__CHALLENGE__. Continue the tutorial on selecting pandas data with `loc`, starting right after its final line of code.

Simultaneous row and column subset selection is not possible with *just the brackets*. Reiterating from above, the `loc` indexer has a completely different and distinct set of rules that you must abide by to use correctly. It's best to forget about how *just the brackets* works when first learning subset selection with `loc`.

### `loc` primarily selects data by label

Very importantly, `loc` primarily selects subsets by the **label** of the rows and columns. It also makes selections via boolean selection, a topic covered in a later chapter.

### Read in data

Let's get started by reading in a sample DataFrame with the first column set as the index.

In [1]:
import pandas as pd
df = pd.read_csv('../data/sample_data.csv', index_col=0)

__GIVEN DATA__.

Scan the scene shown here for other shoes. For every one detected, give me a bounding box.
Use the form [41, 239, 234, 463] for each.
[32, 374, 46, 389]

__TASK RESPONSE__.
df

Unnamed: 0_level_0,state,color,food,age,height,score
name,Unnamed: 1_level_1,Unnamed: 2_level_1,Unnamed: 3_level_1,Unnamed: 4_level_1,Unnamed: 5_level_1,Unnamed: 6_level_1
Jane,NY,blue,Steak,30,165,4.6
Niko,TX,green,Lamb,2,70,8.3
Aaron,FL,red,Mango,12,120,9.0
Penelope,AL,white,Apple,4,80,3.3
Dean,AK,gray,Cheese,32,180,1.8
Christina,TX,black,Melon,33,172,9.5
Cornelia,TX,red,Beans,69,150,2.2


### Select two rows and three columns with `loc`

Let's make our first selection with `loc` by simultaneously selecting some rows and some columns. Let's select the rows `Dean` and `Cornelia` along with the columns `age`, `state`, and `score`. A list is used to contain both the row and column selections before being placed within the brackets following `loc`. Row and column selection must be separated by a comma.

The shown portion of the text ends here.